# Dummit and Foote as a First Text in Abstract Algebra

I'm wondering how Dummit and Foote (3rd ed.) would fair as a first text in Abstract Algebra. I've researched this question on this site, and found a few opinions, which conflicted. Some people said it is better as a reference text, or something to read after one has a fair deal of exposure to the main ideas of abstract algebra, while others have said it is fine for a beginner. Is a text such as Herstein's Topics in Algebra, Artin's Algebra, or Fraleigh's A First Course in Algebra a better choice?

Here's a summary of the parts of my mathematical background that I presume are relevant. I've covered most of Spivak's famed Calculus text (in particular the section on fields, constructing $\mathbf{R}$ from $\mathbf{Q}$, and showing the uniqueness of $\mathbf{R}$ which is probably the most relevant to abstract algebra) so I am totally comfortable with rigorous proofs. I also have a solid knowledge of elementary number theory; the parts that I guess are most relevant to abstract algebra are that I have done some work with modular arithmetic (up to proving fundamental results like Euler's Theorem and the Law of Quadratic Reciprocity), the multiplicative group $(\mathbf{Z}/n\mathbf{Z})^{\times}$ (e.g. which ones are cyclic), polynomial rings such as $\mathbf{Z}[x],$ and studying the division algorithm and unique factorization in $\mathbf{Z}[\sqrt{d}]$ (for $d \in \mathbf{Z}$). I have only a little bit of experience with linear algebra (about the first 30 pages or so of Halmos' Finite Dimensional Vector Spaces and a little bit of computational knowledge with matrices) though.

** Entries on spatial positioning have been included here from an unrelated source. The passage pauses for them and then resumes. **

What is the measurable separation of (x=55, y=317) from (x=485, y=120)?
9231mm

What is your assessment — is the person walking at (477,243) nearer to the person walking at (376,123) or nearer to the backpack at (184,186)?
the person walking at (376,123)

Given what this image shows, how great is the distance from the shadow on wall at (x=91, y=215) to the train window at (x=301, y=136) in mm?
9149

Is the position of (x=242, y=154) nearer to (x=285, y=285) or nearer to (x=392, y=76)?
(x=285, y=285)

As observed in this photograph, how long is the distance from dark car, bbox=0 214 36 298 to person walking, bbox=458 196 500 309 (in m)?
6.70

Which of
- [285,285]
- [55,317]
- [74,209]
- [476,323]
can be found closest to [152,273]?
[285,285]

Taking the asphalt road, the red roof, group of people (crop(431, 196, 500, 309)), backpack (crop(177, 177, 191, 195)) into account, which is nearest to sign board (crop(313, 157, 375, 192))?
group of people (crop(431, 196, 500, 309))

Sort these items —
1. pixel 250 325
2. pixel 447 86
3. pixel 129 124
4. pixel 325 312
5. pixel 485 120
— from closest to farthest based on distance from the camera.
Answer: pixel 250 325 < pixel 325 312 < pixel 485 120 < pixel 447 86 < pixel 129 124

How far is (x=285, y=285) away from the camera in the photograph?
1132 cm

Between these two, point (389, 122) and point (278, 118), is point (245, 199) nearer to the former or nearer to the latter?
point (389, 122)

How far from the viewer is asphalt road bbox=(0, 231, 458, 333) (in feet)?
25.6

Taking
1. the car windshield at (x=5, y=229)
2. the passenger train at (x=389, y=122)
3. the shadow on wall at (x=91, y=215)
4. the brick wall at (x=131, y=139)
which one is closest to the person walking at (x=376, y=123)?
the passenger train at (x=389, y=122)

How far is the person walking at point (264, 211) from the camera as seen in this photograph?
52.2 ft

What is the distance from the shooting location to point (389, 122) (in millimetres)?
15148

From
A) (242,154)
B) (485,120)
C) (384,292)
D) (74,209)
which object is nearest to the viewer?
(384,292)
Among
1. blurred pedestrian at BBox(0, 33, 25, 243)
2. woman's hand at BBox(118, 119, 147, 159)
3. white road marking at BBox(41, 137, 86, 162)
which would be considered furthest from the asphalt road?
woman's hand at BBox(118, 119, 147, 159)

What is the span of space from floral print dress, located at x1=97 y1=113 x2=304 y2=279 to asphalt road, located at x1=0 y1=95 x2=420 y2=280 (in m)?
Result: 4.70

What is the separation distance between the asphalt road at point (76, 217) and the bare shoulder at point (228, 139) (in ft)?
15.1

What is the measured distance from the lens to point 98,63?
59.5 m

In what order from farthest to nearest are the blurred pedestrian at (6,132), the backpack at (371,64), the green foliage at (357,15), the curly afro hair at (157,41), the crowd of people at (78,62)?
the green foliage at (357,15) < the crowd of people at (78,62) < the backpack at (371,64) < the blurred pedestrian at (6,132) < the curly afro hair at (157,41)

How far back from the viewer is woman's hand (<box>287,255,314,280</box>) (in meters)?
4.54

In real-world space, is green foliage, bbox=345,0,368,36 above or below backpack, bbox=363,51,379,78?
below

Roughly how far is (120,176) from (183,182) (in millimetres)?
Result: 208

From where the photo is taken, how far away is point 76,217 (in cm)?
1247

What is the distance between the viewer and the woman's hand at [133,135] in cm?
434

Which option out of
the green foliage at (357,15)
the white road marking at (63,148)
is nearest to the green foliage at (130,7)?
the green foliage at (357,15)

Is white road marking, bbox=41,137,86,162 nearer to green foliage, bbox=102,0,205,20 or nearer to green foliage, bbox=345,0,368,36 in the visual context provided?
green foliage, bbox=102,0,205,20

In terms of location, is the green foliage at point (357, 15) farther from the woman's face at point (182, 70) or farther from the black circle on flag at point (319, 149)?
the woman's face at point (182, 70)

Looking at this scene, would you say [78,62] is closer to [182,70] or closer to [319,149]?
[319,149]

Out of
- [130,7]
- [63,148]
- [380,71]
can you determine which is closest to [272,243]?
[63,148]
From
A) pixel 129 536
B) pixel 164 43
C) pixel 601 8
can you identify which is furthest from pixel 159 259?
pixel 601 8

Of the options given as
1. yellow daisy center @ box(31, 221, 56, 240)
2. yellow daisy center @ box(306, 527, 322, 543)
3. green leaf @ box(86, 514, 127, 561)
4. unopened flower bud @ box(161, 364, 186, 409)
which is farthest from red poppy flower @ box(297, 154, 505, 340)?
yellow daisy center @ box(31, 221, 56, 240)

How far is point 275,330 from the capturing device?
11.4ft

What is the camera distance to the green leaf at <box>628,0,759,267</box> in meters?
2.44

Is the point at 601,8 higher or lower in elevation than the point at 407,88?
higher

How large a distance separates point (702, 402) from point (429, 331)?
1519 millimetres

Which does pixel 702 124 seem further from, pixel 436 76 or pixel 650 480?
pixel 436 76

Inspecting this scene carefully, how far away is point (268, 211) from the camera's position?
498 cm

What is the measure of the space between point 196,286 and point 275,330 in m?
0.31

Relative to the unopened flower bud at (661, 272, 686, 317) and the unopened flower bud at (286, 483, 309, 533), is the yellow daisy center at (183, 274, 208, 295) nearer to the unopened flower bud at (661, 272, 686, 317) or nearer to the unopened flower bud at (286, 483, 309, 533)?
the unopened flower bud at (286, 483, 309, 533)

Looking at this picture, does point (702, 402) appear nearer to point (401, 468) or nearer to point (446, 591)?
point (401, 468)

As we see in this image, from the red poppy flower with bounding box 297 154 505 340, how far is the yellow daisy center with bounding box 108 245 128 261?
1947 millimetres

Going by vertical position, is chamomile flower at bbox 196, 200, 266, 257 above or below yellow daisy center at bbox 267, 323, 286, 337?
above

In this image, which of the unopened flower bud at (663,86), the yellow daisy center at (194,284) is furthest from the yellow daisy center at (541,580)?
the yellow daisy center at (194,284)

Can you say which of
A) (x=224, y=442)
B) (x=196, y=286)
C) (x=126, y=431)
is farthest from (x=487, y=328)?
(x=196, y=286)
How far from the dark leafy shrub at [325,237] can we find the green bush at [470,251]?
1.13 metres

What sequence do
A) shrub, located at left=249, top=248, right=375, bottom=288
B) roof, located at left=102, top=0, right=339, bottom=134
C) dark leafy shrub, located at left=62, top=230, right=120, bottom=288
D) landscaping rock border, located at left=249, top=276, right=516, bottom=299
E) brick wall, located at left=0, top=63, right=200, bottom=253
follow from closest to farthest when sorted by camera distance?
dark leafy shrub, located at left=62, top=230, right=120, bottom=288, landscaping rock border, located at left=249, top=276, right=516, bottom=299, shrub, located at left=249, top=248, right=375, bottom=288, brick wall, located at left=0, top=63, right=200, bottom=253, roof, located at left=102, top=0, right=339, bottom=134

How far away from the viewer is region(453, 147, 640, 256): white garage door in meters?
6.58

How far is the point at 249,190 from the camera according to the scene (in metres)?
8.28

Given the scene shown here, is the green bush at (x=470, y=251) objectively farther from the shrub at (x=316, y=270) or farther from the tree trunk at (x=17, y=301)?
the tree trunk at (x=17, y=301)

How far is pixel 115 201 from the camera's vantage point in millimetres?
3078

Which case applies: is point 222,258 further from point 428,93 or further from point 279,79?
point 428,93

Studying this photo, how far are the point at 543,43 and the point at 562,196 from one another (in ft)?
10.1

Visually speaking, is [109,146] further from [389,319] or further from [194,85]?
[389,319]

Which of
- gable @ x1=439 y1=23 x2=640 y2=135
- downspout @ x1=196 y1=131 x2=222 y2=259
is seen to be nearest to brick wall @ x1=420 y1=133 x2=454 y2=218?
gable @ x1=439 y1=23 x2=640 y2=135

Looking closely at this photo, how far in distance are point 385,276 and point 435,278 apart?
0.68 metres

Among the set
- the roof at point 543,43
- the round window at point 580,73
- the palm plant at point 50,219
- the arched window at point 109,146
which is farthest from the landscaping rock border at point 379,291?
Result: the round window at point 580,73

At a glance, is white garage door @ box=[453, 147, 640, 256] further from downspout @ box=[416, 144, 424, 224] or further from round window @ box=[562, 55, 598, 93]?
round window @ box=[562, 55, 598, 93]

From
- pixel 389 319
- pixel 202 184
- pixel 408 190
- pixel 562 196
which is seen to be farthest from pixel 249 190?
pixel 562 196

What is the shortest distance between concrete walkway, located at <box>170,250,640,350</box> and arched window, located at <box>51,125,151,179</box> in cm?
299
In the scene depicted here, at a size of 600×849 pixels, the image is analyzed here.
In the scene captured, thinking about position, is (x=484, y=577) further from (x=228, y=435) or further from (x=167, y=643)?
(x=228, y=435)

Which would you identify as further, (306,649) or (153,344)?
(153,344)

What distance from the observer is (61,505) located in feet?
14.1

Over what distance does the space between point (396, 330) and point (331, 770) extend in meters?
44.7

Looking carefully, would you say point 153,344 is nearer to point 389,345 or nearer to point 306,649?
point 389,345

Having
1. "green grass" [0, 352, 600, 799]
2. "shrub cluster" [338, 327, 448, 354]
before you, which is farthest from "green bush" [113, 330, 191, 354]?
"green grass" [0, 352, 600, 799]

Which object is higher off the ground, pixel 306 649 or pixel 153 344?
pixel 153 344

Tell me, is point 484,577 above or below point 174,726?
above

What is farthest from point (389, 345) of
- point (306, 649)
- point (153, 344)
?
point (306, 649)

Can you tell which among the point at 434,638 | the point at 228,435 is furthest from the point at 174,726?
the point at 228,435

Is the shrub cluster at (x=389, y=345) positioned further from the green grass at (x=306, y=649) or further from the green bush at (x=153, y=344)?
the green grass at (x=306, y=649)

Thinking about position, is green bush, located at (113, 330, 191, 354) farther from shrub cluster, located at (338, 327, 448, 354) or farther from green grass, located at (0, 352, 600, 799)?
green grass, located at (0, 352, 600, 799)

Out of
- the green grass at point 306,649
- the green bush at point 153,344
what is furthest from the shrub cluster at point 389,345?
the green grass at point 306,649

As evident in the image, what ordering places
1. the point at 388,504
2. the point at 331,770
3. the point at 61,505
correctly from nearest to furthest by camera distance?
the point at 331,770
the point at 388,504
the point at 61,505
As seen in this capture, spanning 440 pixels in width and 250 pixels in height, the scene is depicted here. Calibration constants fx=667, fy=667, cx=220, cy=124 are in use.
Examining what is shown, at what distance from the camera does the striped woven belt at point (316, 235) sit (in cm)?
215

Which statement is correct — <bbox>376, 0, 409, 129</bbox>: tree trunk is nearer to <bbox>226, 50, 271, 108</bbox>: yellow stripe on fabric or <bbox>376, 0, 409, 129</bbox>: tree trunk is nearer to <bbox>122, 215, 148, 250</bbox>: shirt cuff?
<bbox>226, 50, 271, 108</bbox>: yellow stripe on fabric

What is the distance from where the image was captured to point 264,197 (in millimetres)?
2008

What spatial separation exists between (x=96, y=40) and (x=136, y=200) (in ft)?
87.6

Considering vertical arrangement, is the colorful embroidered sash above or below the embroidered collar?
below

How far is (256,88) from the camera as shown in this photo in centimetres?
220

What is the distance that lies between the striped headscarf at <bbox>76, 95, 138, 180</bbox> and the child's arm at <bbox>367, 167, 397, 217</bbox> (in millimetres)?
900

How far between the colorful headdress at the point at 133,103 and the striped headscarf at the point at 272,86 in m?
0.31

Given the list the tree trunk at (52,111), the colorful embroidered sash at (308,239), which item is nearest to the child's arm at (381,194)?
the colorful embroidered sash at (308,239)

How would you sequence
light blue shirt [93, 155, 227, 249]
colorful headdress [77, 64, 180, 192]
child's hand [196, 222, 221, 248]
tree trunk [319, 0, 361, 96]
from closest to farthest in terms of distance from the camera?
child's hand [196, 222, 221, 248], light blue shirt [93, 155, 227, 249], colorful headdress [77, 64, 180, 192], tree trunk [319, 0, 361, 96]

With this said, I don't have much exposure to actual abstract algebra. I know what a group, ring, field, and vector space are but I haven't worked much with these structures (i.e. I can give a definition, but I have little intuition and only small lists of examples). I have no doubt that Dummit and Foote is comprehensive enough for my purposes (I hope to use it mostly for the sections on group theory, ring theory, and Galois Theory), but is it a good text for building intuition and lists of examples in abstract algebra for someone who has basically none of this? Will I, more than just learning theorems and basic techniques, develop a more abstract and intuitive understanding of the fundamental structures (groups, rings, modules, etc.)? It is a very large and supposedly dense text, so will the grand "picture" of group theory, for example, be lost? I've heard it is a book for people who have some basic intuition in group and ring theory, and I hesitate to put myself in this category given my description of my relevant knowledge in the paragraph above. Do you think the text is right for me, or would I be more successful with one of the three texts I mentioned in the first paragraph?